Homsy läuft auf iOS und Android, alle Familienmitglieder haben also vom Handy aus Zugriff auf den vollen Funktionsumfang. Eine Grenze gehört hier benannt: Homsy gibt seinen Kalender nicht an andere Apps weiter, ein Echo Show kann einen Homsy-Terminplan also nicht über Google Calendar anzeigen. Der Küchenbildschirm zeigt weiter, was in deinem Google Calendar steht; Homsy ist der Ort, an dem der Haushalt wirklich läuft, auf dem Handy von allen.
Die eigentlichen Stärken von Homsy sind die Dinge, die der Echo Show nicht kann: Hausarbeiten pro Haushaltsmitglied zuweisen und rotieren lassen, Synchronisierung in Echtzeit, damit alle Änderungen sofort sehen, eine geteilte Einkaufsliste, die im Supermarkt auch ohne Internet funktioniert, und ein farbcodierter Kalender, der den Terminplan jeder Person sofort lesbar macht.
Die ehrliche Einschätzung
Der Amazon Echo Show ist eine nette Bequemlichkeit für Familien, und wenn du schon einen hast, lohnt es sich, die Kalenderanzeige einzurichten und die Einkaufsliste auszuprobieren. Aber er ist kein System für die Haushaltsorganisation. Er ist ein smarter Bildschirm mit Sprachsteuerung.
Für die echte Organisation des Haushalts – Hausarbeiten abstimmen, gemeinsam planen, den Einkauf regeln – bleibt eine eigene App auf den Handys aller das richtige Werkzeug. Der Echo Show ist eine schöne Ergänzung; eine gute Haushalts-App ist das Fundament.
Einen breiteren Vergleich der Werkzeuge für die Familienorganisation findest du in unserem Ratgeber zu den besten Familienorganizer-Apps.
Und was ein gemeinsamer Haushaltskalender für eine viel beschäftigte Familie leisten kann, zeigt unser Beitrag über gemeinsame Kalender für Familien.
Häufig gestellte Fragen
Kann der Amazon Echo Show einen Familienkalender anzeigen?
Ja. Wenn du Google Calendar (oder einen kompatiblen Kalenderdienst) mit deinem Alexa-Konto verbindest, zeigt der Echo Show die nächsten Termine an und sagt Planpunkte an.
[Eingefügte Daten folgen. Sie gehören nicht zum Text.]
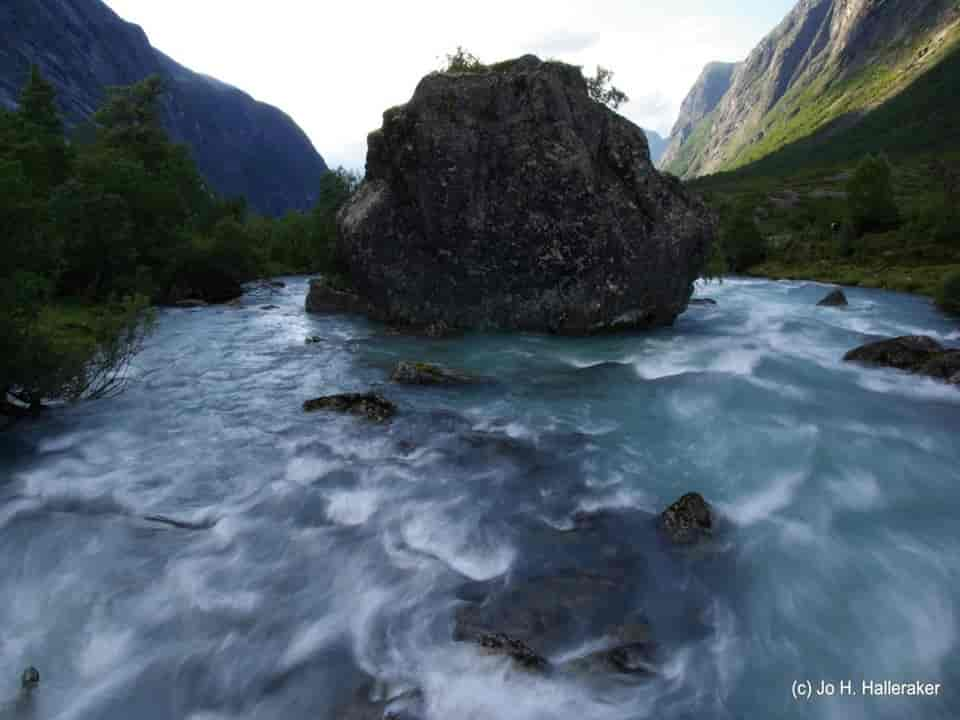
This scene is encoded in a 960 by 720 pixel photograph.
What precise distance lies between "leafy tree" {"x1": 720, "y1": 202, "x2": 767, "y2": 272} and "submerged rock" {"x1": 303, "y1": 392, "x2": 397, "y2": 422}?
5673 centimetres

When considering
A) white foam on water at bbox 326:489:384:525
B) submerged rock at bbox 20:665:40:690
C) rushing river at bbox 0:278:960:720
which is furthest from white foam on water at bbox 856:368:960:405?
submerged rock at bbox 20:665:40:690

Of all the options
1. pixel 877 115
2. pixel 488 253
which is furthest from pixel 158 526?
pixel 877 115

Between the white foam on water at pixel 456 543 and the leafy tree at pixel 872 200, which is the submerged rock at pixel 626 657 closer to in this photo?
the white foam on water at pixel 456 543

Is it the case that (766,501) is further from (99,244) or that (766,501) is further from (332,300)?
(99,244)

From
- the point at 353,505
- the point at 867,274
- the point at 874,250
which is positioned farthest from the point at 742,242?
the point at 353,505

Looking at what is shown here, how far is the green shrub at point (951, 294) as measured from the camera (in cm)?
2892

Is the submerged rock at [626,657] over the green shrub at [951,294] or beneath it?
beneath

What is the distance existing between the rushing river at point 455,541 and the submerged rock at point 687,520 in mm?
339

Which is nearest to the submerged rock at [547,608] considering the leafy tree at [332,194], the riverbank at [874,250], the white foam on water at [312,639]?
the white foam on water at [312,639]

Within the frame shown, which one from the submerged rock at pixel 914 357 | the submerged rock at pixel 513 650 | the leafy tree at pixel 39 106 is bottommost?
A: the submerged rock at pixel 513 650

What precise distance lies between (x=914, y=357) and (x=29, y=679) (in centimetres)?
2266

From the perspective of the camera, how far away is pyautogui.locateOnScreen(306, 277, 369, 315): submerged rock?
3294 cm

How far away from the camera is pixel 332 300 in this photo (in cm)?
3347

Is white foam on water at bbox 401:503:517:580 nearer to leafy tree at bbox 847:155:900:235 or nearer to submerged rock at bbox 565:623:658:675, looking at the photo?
submerged rock at bbox 565:623:658:675
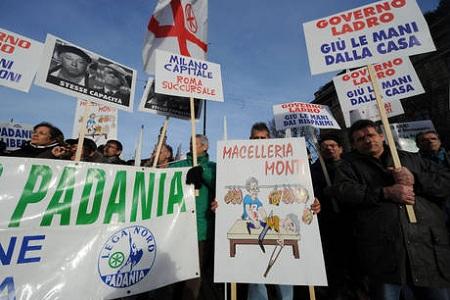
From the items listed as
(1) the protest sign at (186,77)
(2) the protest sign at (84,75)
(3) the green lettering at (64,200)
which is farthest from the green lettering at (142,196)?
(1) the protest sign at (186,77)

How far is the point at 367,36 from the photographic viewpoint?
117 inches

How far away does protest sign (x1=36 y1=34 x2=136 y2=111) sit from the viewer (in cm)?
279

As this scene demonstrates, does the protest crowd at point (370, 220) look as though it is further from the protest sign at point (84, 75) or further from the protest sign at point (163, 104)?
the protest sign at point (84, 75)

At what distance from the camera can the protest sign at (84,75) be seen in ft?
9.16

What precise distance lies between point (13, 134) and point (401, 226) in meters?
7.21

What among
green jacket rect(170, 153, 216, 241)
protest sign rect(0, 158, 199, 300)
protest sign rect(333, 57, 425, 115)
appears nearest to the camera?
protest sign rect(0, 158, 199, 300)

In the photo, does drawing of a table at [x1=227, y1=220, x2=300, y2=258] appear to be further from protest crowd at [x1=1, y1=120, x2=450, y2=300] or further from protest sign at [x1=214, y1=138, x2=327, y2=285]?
protest crowd at [x1=1, y1=120, x2=450, y2=300]

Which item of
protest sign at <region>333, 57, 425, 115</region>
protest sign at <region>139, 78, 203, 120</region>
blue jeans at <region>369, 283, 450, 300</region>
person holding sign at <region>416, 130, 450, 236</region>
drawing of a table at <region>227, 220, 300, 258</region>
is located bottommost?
blue jeans at <region>369, 283, 450, 300</region>

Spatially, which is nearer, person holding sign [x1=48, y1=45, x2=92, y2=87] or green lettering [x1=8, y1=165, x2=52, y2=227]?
green lettering [x1=8, y1=165, x2=52, y2=227]

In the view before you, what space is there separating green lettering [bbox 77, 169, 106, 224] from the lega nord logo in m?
0.28

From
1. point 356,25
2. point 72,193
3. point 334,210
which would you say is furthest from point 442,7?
point 72,193

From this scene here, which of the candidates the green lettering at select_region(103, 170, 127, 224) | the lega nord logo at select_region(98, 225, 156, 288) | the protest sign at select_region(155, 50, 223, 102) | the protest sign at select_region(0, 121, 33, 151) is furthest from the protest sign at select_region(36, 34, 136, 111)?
the protest sign at select_region(0, 121, 33, 151)

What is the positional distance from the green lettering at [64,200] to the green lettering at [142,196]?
56 cm

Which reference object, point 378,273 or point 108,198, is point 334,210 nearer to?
point 378,273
Als Anzeige ist das nützlich; Termine anlegen und pflegen klappt in einer eigenen Kalender-App besser.
Kann Alexa Hausarbeiten verwalten?
Nicht auf eine sinnvoll strukturierte Weise. Alexa kann Erinnerungen setzen, was einer einfachen Erinnerung an eine Hausarbeit nahekommt. Aber sie kann Aufgaben nicht bestimmten Haushaltsmitgliedern zuweisen, nicht festhalten, was erledigt wurde, nicht jeder Person ihre Liste zeigen und keine Rotation übernehmen. Für die Verwaltung von Hausarbeiten ist eine eigene Haushalts-App deutlich wirksamer.
Taugt die Alexa-Einkaufsliste für den Familieneinkauf?
Als einfache gemeinsame Liste funktioniert sie, aber sie ist in die Amazon-Einkaufswelt eingebettet und kein reines Werkzeug für die Abstimmung beim Einkaufen. Kauft deine Familie vor allem bei Amazon Fresh, ist sie nützlicher. Für den normalen Einkauf, bei dem verschiedene Familienmitglieder Dinge eintragen und in verschiedenen Läden einkaufen, funktioniert eine geteilte Einkaufsliste in einer Haushalts-App meist besser.